Your assignment ▸
Wherever a line in the data below holds "sequence", copy that line.

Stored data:
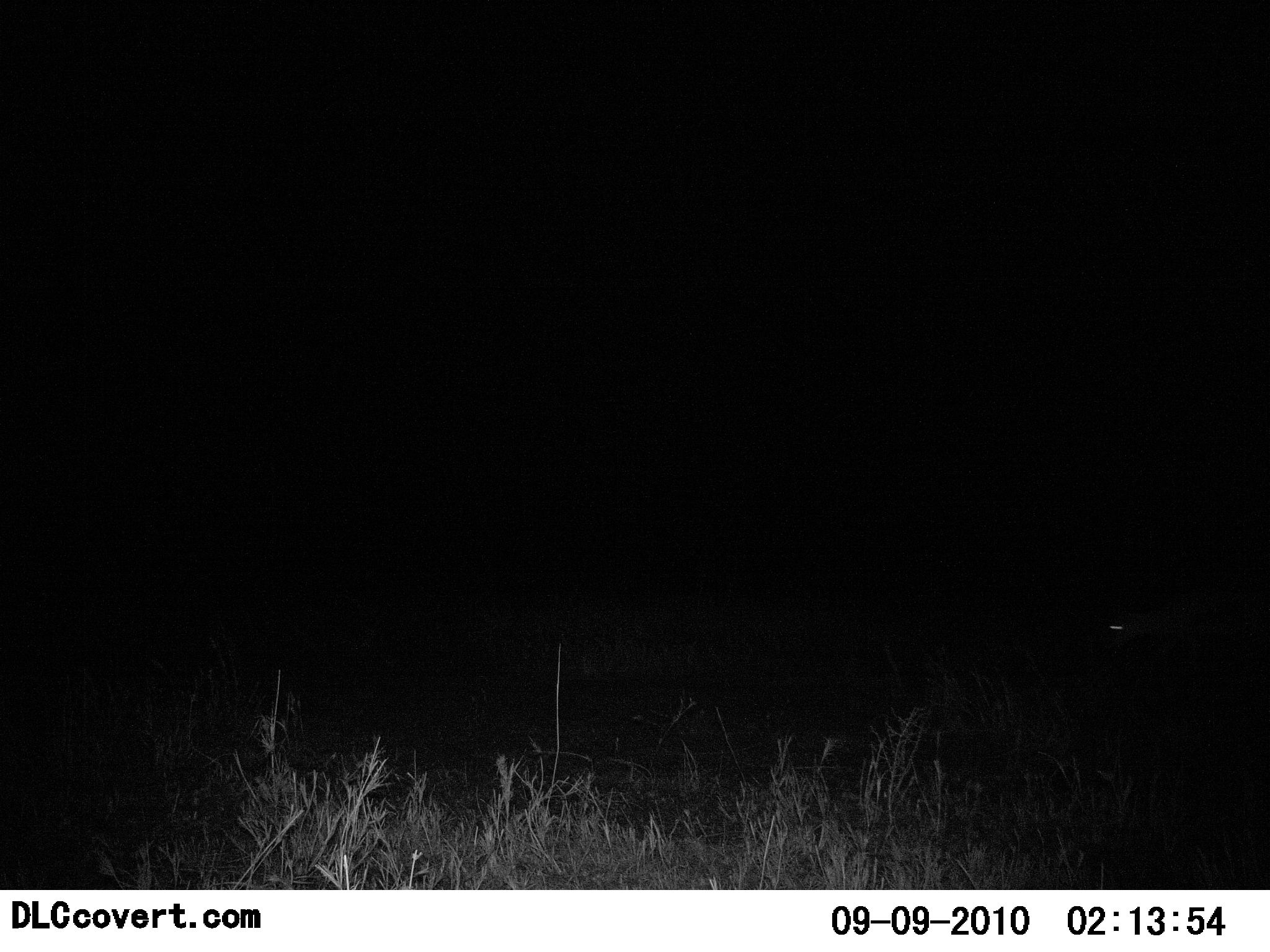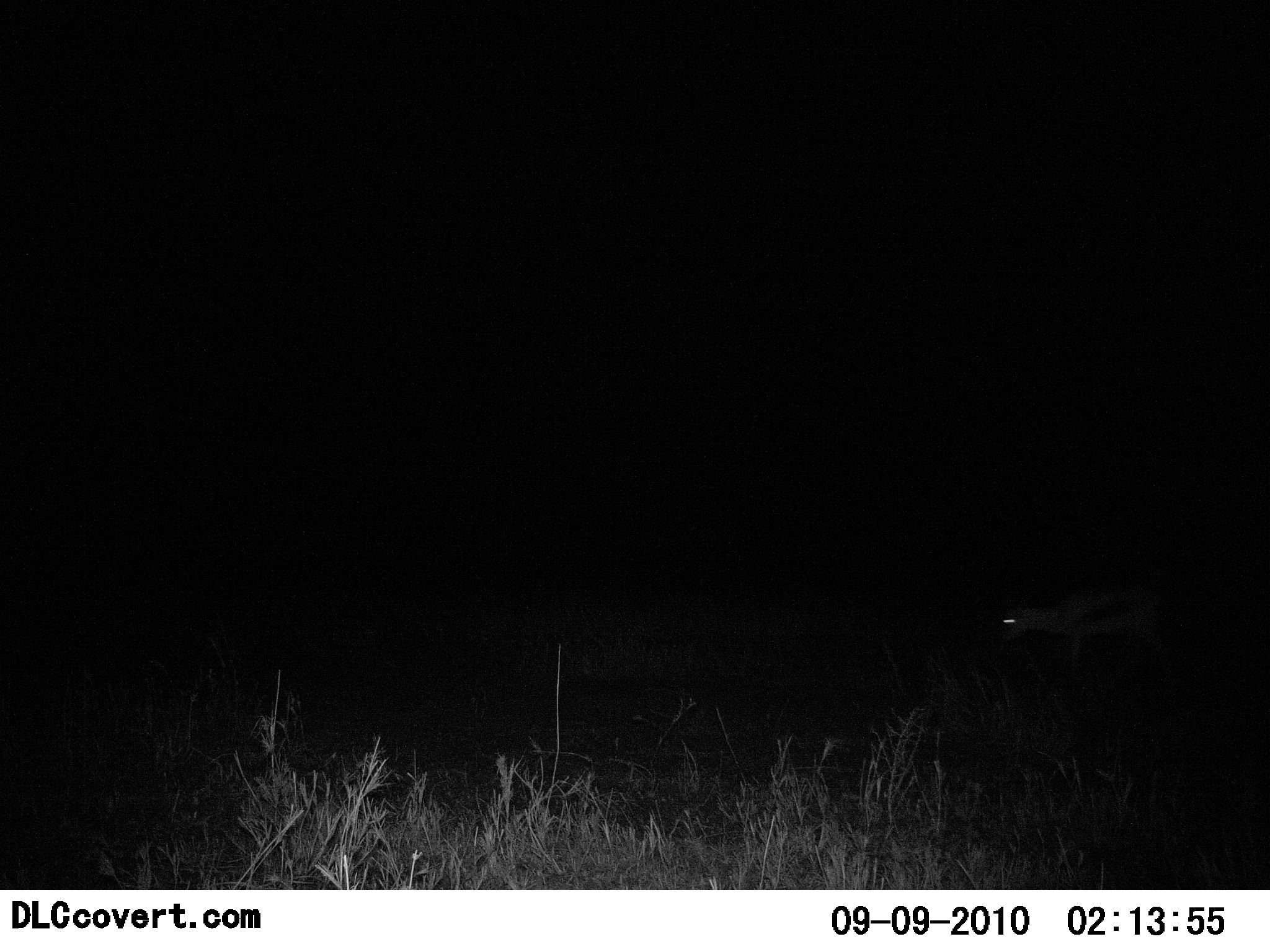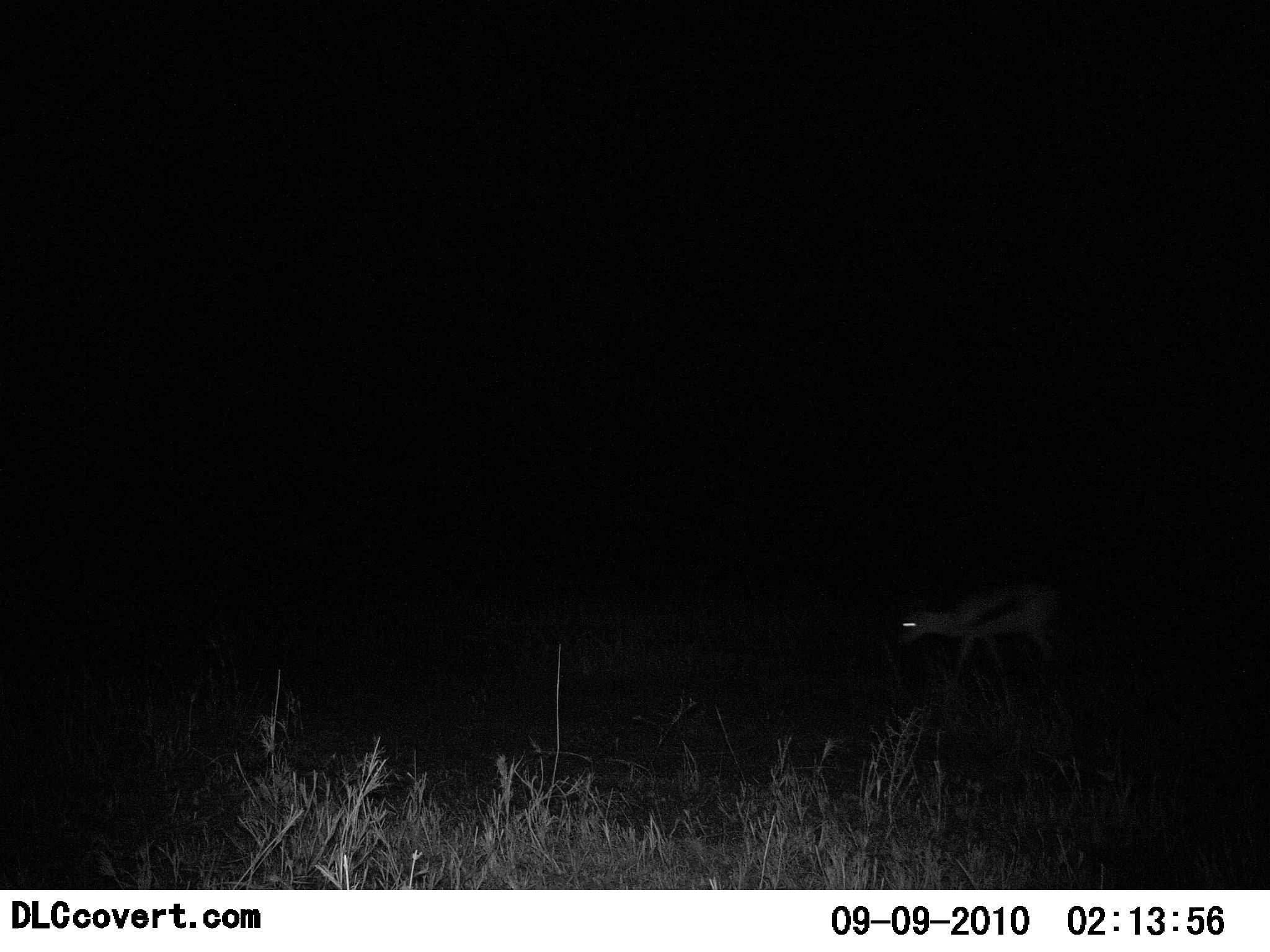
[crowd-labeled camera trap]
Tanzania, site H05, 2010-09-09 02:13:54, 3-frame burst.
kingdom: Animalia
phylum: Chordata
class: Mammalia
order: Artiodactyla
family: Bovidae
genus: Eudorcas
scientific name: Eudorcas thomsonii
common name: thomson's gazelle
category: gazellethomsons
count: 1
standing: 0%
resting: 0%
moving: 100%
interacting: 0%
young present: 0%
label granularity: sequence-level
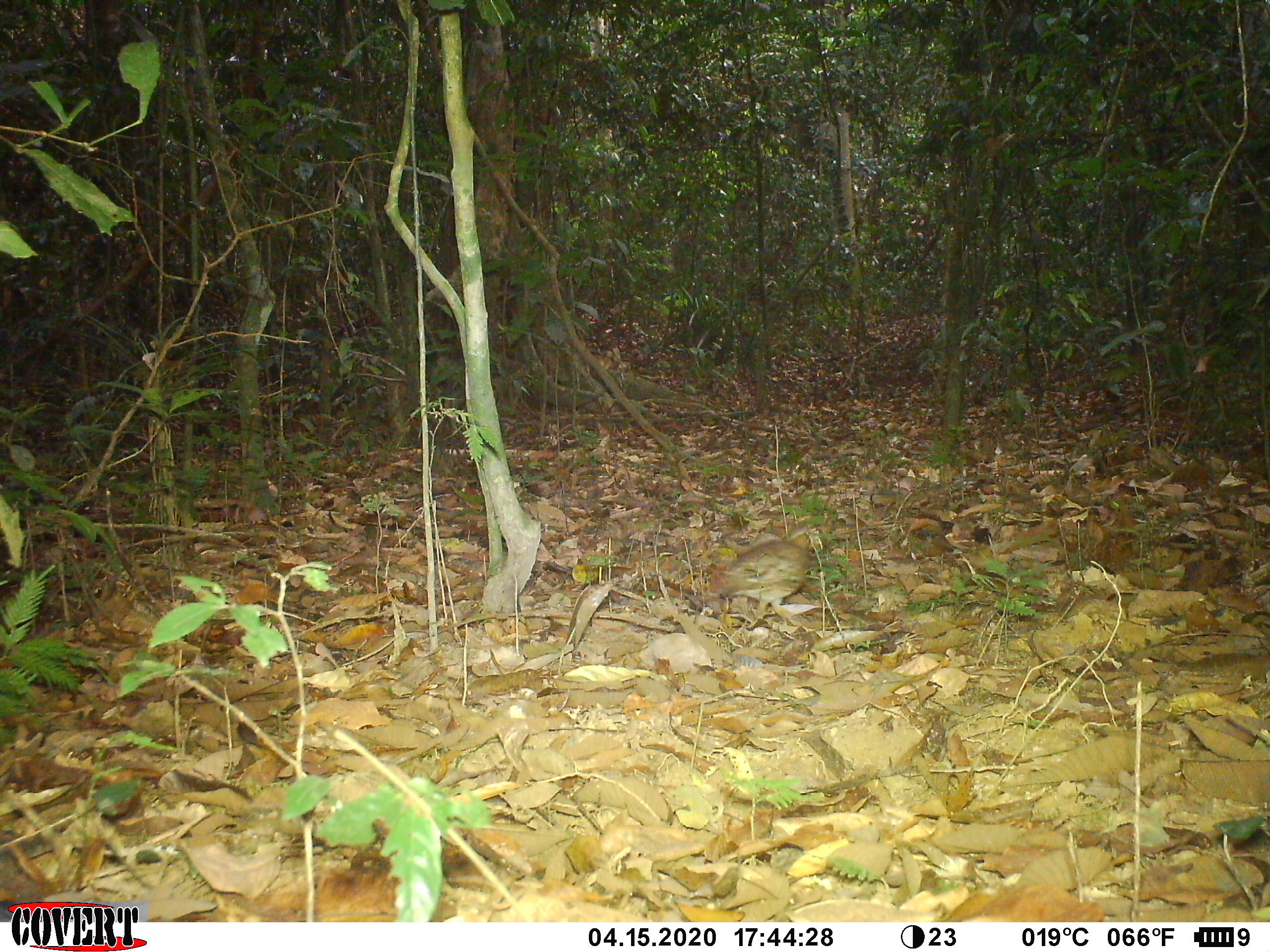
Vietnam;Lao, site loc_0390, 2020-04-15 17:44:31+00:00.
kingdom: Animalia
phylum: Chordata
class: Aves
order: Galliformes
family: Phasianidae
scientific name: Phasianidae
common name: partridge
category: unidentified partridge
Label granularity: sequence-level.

Output of the exercise ▸
label granularity: sequence-level
Label granularity: sequence-level.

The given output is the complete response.